Both have extensive outdoor experience courtesy of their own hiking and biking adventures, as well as a stint managing a mountain bike destination lodge, and years spent running alpine instruction courses.
Garth has ridden all the notable local cycle trails himself and the couple’s side business, Adventure Shuttles, sees him transport walkers and bikers to and from trailheads. Electric mountain bikes are also available for guests to hire.
Of course, no-one leaves the property hungry, courtesy of cooked breakfast options that might include free-range eggs and dry cured bacon from a nearby butcher, freshly-made pancakes as well as marmalade and jams made using their own fruit.
That’s on top of brioche pastry and muffin offerings as well as Angie’s homemade bread and muesli, locally-roasted Volcanic organic coffee and a selection from the Webster’s tea range.
“Where I grew up, if dad didn’t grow it, we didn’t eat it.

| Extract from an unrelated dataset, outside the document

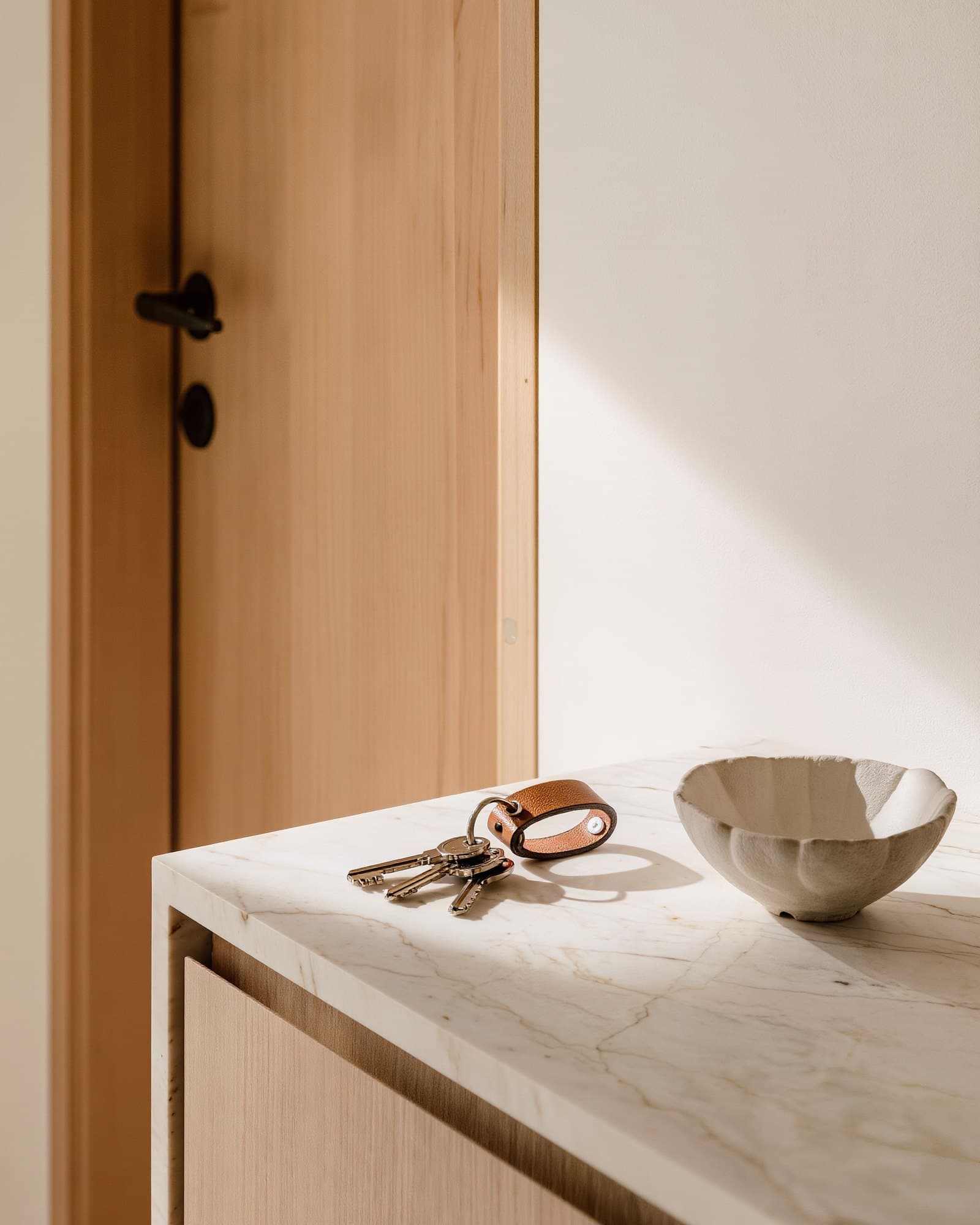 Keys on a leather key ring on a marble console in the entrance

I mean that literally, other than meat. Here, we have a big veggie garden and have recently planted heaps more fruit trees. In the last 12 months alone, we’ve put in more figs and persimmon, peach, nectarine, quince, walnuts.
“Growing your own delivers a satisfaction you don’t get sitting behind a desk.”
The Londons take their environmental and ethical responsibilities seriously, too, from the passive solar design of the building itself to the choice of water and energy-efficient appliances and fittings inside. Water is sourced from the local aquifer and treated on-site, while waste is minimised, recycled or composted wherever possible. The property is carbon-negative.
They also roll up sleeves to help with local revegetation programmes and actively trap pests on their own land.
Twice a year, the lodge hosts a fundraising concert to showcase Kiwi talent and support charities such as the Greenlea Rescue Helicopter.
Wherever possible, the business uses local tradespeople and suppliers, like their favourite fruit and vegetable shop or butcher or wine shop. They always have Taupō-made Lakeman beer available to guests and buy oyster mushrooms from their local mushroom grower.
“This is a special community. For us, coming from outside Taupō, it’s just been welcoming and we want to support and build that. Because we’re a young community that’s growing really fast there’s a vibrancy, there’s a warmth to the people."
"It’s a progressive place - you only have to look at the development that’s happened in the town in recent years – and our visitors always say it’s got a safe, warm, friendly feeling here.
“Of course, it’s also beautiful. And we all enjoy the lake, the mountains, the bush, nature and all the activities those things provide.”
Whakaipo Lodge Summer Concert on Saturday, 24th February 2024, will support Greenlea Rescue Helicopter’s work in the Taupō community. Hobnail and the Andrew London Duo will entertain with original Kiwi music.